La iniciativa fue aprobada con 44 votos a favor y 27 en contra, contando con el respaldo de La Libertad Avanza, la UCR, el PRO y bloques provinciales. Si bien el oficialismo aspiraba inicialmente a fijar el límite en los 13 años, el consenso alcanzado con los sectores aliados permitió avanzar con la propuesta de 14 años. La sesión fue seguida desde los palcos por familiares de víctimas de delitos cometidos por menores, quienes mantuvieron encuentros con referentes oficialistas y de la oposición dialoguista.
El debate estuvo marcado por fuertes cruces reglamentarios y políticos. La oposición, encabezada por el interbloque kirchnerista, cuestionó la lectura de discursos en el recinto y manifestó su preocupación por la falta de partidas presupuestarias para la implementación del sistema.

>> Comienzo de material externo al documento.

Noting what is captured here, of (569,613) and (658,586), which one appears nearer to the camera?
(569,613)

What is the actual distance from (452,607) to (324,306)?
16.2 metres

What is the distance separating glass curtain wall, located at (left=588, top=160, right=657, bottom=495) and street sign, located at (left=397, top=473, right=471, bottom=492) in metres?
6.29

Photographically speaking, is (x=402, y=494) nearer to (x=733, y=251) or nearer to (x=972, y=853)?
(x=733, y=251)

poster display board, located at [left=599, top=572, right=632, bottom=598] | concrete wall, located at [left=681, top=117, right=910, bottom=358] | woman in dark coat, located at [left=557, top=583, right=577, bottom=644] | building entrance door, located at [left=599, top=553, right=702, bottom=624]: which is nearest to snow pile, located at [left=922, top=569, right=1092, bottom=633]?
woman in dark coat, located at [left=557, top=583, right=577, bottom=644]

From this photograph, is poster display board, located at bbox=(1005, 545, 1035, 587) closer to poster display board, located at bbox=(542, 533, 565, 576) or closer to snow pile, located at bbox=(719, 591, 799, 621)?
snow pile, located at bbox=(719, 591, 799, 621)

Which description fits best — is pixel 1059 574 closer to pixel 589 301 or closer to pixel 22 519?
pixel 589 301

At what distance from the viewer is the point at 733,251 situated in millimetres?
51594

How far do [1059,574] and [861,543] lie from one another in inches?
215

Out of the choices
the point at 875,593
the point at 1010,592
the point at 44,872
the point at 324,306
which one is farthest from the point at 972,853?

Por su parte, los senadores oficialistas defendieron la urgencia de la reforma como una demanda social impostergable y destacaron que la ley incluye programas educativos, laborales y de reinserción, además de la creación de institutos especializados donde queda estrictamente prohibida la convivencia de menores con detenidos mayores.

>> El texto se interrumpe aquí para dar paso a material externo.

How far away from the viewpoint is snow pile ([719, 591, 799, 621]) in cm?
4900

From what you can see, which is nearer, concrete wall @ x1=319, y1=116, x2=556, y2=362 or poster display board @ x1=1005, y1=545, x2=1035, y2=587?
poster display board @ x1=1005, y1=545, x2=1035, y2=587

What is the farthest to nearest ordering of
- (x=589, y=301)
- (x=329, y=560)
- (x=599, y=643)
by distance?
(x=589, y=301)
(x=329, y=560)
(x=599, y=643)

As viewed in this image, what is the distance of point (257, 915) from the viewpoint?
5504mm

La nueva legislación establece escalas penales diferenciadas: para delitos menores se contemplan sanciones como prisión domiciliaria, tareas comunitarias o reparaciones económicas. En tanto, para delitos graves como homicidios o abusos sexuales, la pena máxima se fijó en 15 años de prisión. Para garantizar la operatividad de la norma, el Gobierno se comprometió a destinar una partida superior a los 23.700 millones de pesos, permitiendo además que las provincias firmen convenios de financiación para la aplicación del nuevo sistema.